Smoke Forecast Outlooks
During wildfire season, the US Forest Service (see IWFAQRP) puts out Smoke Forecast Outlooks in regions of intense wildfire activity. These forecasts include a status and forecast table that includes all sites impacted by a particular fire. The table below is from an outlook issued just as the Oregon wildfires of September, 2020 were beginning:
As in the AQICN widget, each row of the table includes a recognizable location name, a simplified bar chart with 24 hours of recent data, an AQI color dot for current conditions and two more AQI color dots for “tomorrow” and “the next day”. Because these outlooks are created with human input each day, a small text summary is provided to help members of the public interpret what the forecast means for them.

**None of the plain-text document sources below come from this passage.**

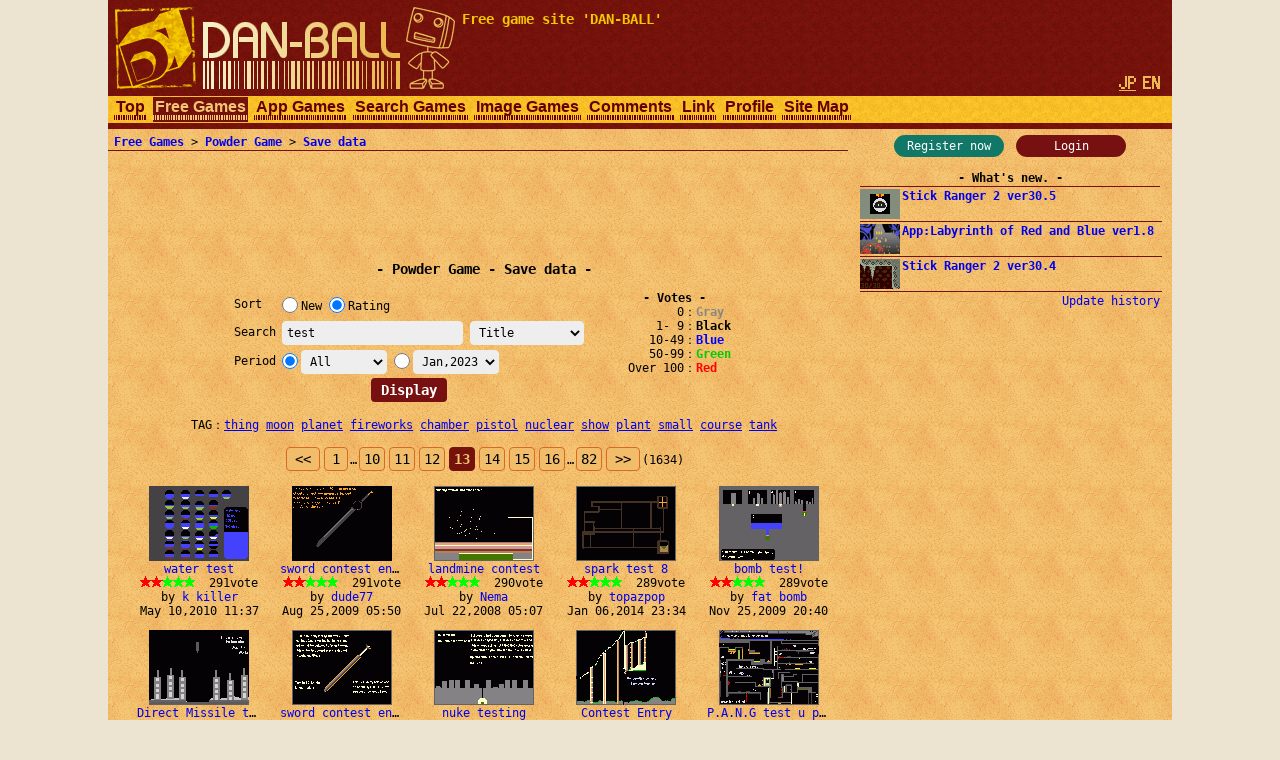

--- FILE ---
content_type: text/html; charset=utf-8
request_url: https://www.google.com/recaptcha/api2/aframe
body_size: 222
content:
<!DOCTYPE HTML><html><head><meta http-equiv="content-type" content="text/html; charset=UTF-8"></head><body><script nonce="fayI8yYrfsLQRjXCzg8GLw">/** Anti-fraud and anti-abuse applications only. See google.com/recaptcha */ try{var clients={'sodar':'https://pagead2.googlesyndication.com/pagead/sodar?'};window.addEventListener("message",function(a){try{if(a.source===window.parent){var b=JSON.parse(a.data);var c=clients[b['id']];if(c){var d=document.createElement('img');d.src=c+b['params']+'&rc='+(localStorage.getItem("rc::a")?sessionStorage.getItem("rc::b"):"");window.document.body.appendChild(d);sessionStorage.setItem("rc::e",parseInt(sessionStorage.getItem("rc::e")||0)+1);localStorage.setItem("rc::h",'1768984670508');}}}catch(b){}});window.parent.postMessage("_grecaptcha_ready", "*");}catch(b){}</script></body></html>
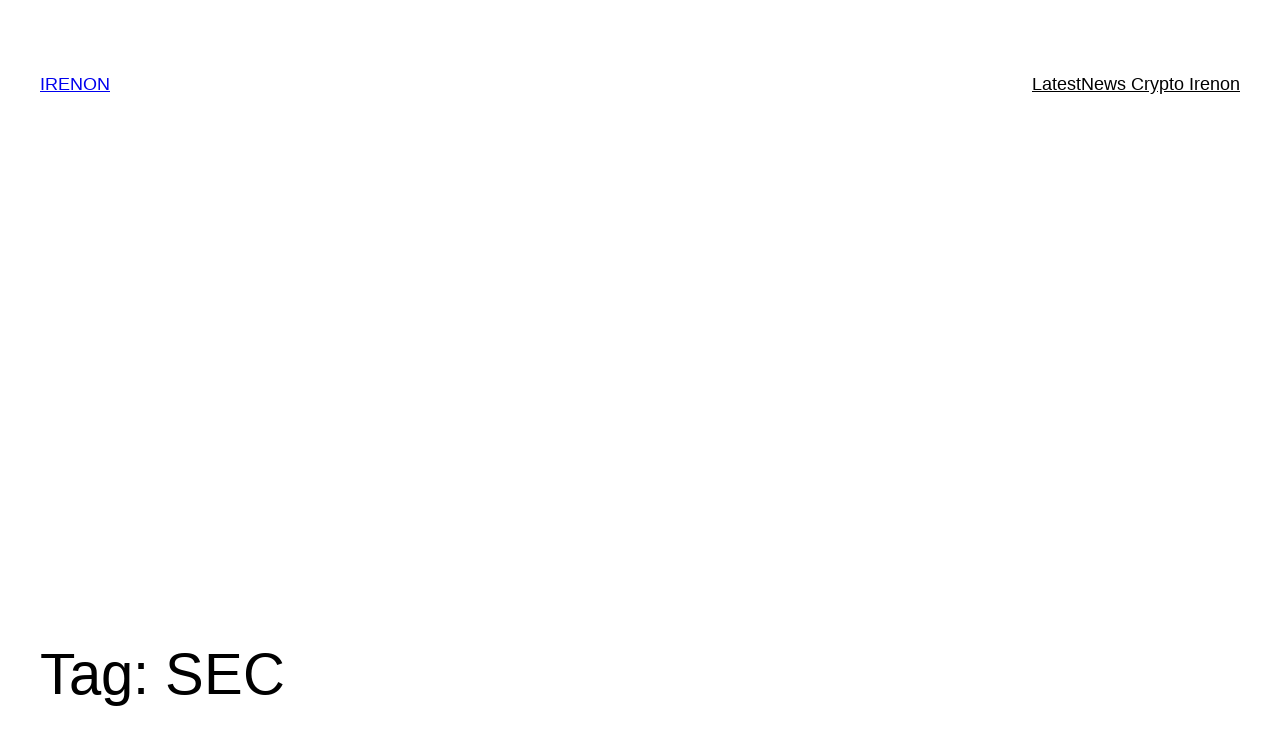

--- FILE ---
content_type: text/html; charset=utf-8
request_url: https://www.google.com/recaptcha/api2/aframe
body_size: 268
content:
<!DOCTYPE HTML><html><head><meta http-equiv="content-type" content="text/html; charset=UTF-8"></head><body><script nonce="UWM_gdIA--J6HeIG3Tcq0w">/** Anti-fraud and anti-abuse applications only. See google.com/recaptcha */ try{var clients={'sodar':'https://pagead2.googlesyndication.com/pagead/sodar?'};window.addEventListener("message",function(a){try{if(a.source===window.parent){var b=JSON.parse(a.data);var c=clients[b['id']];if(c){var d=document.createElement('img');d.src=c+b['params']+'&rc='+(localStorage.getItem("rc::a")?sessionStorage.getItem("rc::b"):"");window.document.body.appendChild(d);sessionStorage.setItem("rc::e",parseInt(sessionStorage.getItem("rc::e")||0)+1);localStorage.setItem("rc::h",'1769124677154');}}}catch(b){}});window.parent.postMessage("_grecaptcha_ready", "*");}catch(b){}</script></body></html>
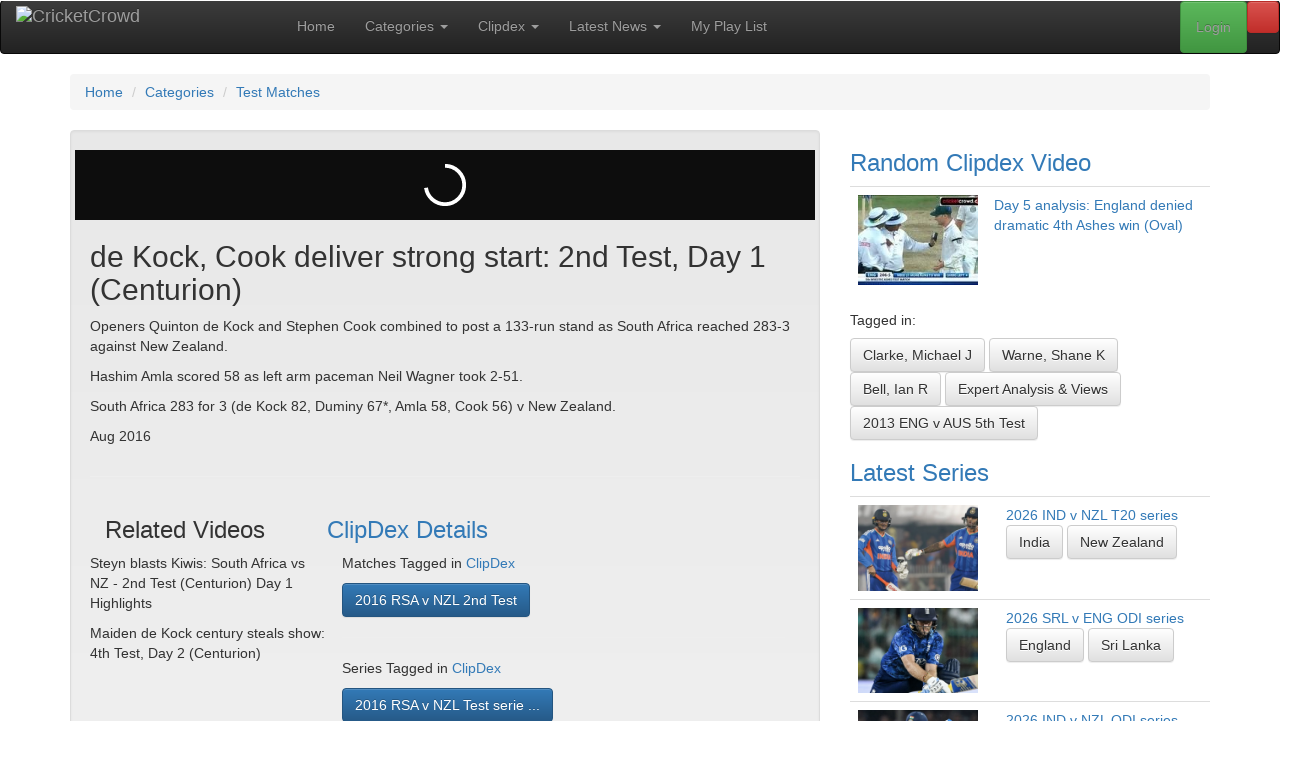

--- FILE ---
content_type: application/xml
request_url: https://dmxleo.dailymotion.com/cdn/manifest/video/x5hu08b.m3u8?af=2%2C7%2C8%2C9&vv=1%2C2%2C3%2C4%2C5%2C6%2C7%2C8%2C11%2C12%2C13%2C14&mm=video%2Fmp4%2Cvideo%2Fwebm%2Caudio%2Fmp4%2Caudio%2Fmpeg%2Caudio%2Faac%2Caudio%2Fmpeg3%2Caudio%2Fmp3%2Caudio%2Fvnd.wave%2Caudio%2Fwav%2Caudio%2Fwave%2Caudio%2Fogg%2Caudio%2Fvorbis%2Cimage%2Fjpeg%2Cimage%2Fpng%2Cimage%2Fwebp%2Cimage%2Fsvg%2Bxml&cse=1jfrjpgpje494f9eecb&rts=286188&rhv=1&cen=prod&rla=en&cpr=default&eb=https%3A%2F%2Fcricketcrowd.com%2Fdisplayvideo.html%3Fccvideo%3D8479%26ccdesc%3Dde%2BKock%25252C%2BCook%2Bdeliver%2Bstrong%2Bstart%25253A%2B2nd%2BTest%25252C%2BDay%2B1%2B%252528Centurion%252529&ps=740x70&td=cricketcrowd.com&reader_gdpr_flag=0&reader_gdpr_consent=&gdpr_binary_consent=opt-out&gdpr_comes_from_infopack=0&reader_us_privacy=1---&vl=-1&ciid=1jfrjpgpje494f9eecb_VMAP_0_0&cidx=0&sidx=0&vidIdx=0&omp=Dailymotion%2F1.0&omn=0&imal=1&3pcb=0&rap=1&apo=monetization&pos=1&pbm=2
body_size: 2873
content:
<?xml version="1.0" encoding="UTF-8"?><vmap:VMAP xmlns:vmap="http://www.iab.net/videosuite/vmap" version="1.0"><vmap:AdBreak breakType="linear" breakId="preroll1" timeOffset="start"><vmap:AdSource id="preroll1"><vmap:VASTAdData><VAST version="3.0"><Ad><InLine><AdSystem>Leo</AdSystem><AdTitle>noad</AdTitle><Extensions><Extension type="dailymotion" source="dailymotion">{"noAd":{"reasonId":1106,"reason":"viewing context|bot-detected"},"inventoryId":"7028d847-ce69-4226-bd50-3362271eea38"}</Extension></Extensions></InLine></Ad></VAST></vmap:VASTAdData></vmap:AdSource><vmap:Extensions><vmap:Extension type="dailymotion" source="dailymotion"><![CDATA[{"timeout":15000}]]></vmap:Extension></vmap:Extensions></vmap:AdBreak><vmap:AdBreak breakType="linear,nonlinear" breakId="midroll1-1" timeOffset="#1"><vmap:AdSource id="midroll1-1"><vmap:AdTagURI templateType="vast3">https://dmxleo.dailymotion.com/cdn/manifest/video/x5hu08b.m3u8?auth=[base64]&amp;vv=1%2C2%2C3%2C4%2C5%2C6%2C7%2C8%2C11%2C12%2C13%2C14&amp;sec=1&amp;reader.player=dailymotion&amp;plt=1&amp;cen=prod&amp;3pcb=0&amp;rla=en&amp;rhv=1&amp;reader_us_privacy=1---&amp;eb=https%3A%2F%2Fcricketcrowd.com%2Fdisplayvideo.html%3Fccvideo%3D8479%26ccdesc%3Dde%2BKock%25252C%2BCook%2Bdeliver%2Bstrong%2Bstart%25253A%2B2nd%2BTest%25252C%2BDay%2B1%2B%252528Centurion%252529&amp;dmngv=1.0&amp;dmng=Dailymotion&amp;cpr=default&amp;battr=9%2C10%2C11%2C12%2C13%2C14%2C17&amp;apo=monetization&amp;pbm=2&amp;mm=video%2Fmp4%2Cvideo%2Fwebm%2Caudio%2Fmp4%2Caudio%2Fmpeg%2Caudio%2Faac%2Caudio%2Fmpeg3%2Caudio%2Fmp3%2Caudio%2Fvnd.wave%2Caudio%2Fwav%2Caudio%2Fwave%2Caudio%2Fogg%2Caudio%2Fvorbis%2Cimage%2Fjpeg%2Cimage%2Fpng%2Cimage%2Fwebp%2Cimage%2Fsvg%2Bxml&amp;rts=286188&amp;lnrt=1&amp;dlvr=1%2C2&amp;cse=1jfrjpgpje494f9eecb&amp;cbrs=1&amp;r=v</vmap:AdTagURI></vmap:AdSource><vmap:Extensions><vmap:Extension type="dailymotion" source="dailymotion"><![CDATA[{"timeout":15000}]]></vmap:Extension></vmap:Extensions></vmap:AdBreak><vmap:Extensions><vmap:Extension type="dailymotion" source="dmx"><![CDATA[{"asid":1009855}]]></vmap:Extension></vmap:Extensions></vmap:VMAP>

This post has presented a number of plots that we like with commentary on which elements of each plot are appropriate for presentation of qualitative information to members of the public. We will finish up with a list of goals to strive for when creating qualitative graphics.
- Use AQI colors whenever possible. — The AQI color scale (even with minor adjustments) is very well known at this point. Because the colors and associated categories are so well known, graphics can be greatly simplified by omitting legends and y-axis tic labels.
- Use only a few, carefully crafted graphics. — Understanding a new type of data visualization takes time and attention. When creating explanatory graphics, we want our audience to spend their time understanding what the data means in terms of actionable information, not struggling to understand how to interpret the graphic.
- When desired, display raw data in the background in muted colors. — Displaying raw data can be important when one wants community members to understand how data from their personally-installed sensor is being used. Air quality data from low-cost sensors is invariably aggregated into hourly averages before being combined with weather or FRM/FEM monitoring data. Putting raw data in the background and aggregated data in the foreground can make it clear how low-cost sensor data is processed.
- Avoid unnecessary annotations. — As seen in the mini bar charts in the status and trends table above, data can still be understood with few-to-no axis labels, especially when presented in a table of “small multiples”. The level of annotation should always be adjusted depending on the target audience and the visual context in which a graphic is presented. Not every chart needs to be ready for publication in a scientific journal.
- Do include helpful visual elements. — The day-night shading in some of the plots shown adds real value without distracting from the data. Knowing when dawn and dusk are helps people understand diurnal patterns and helps them plan their activities around those variations.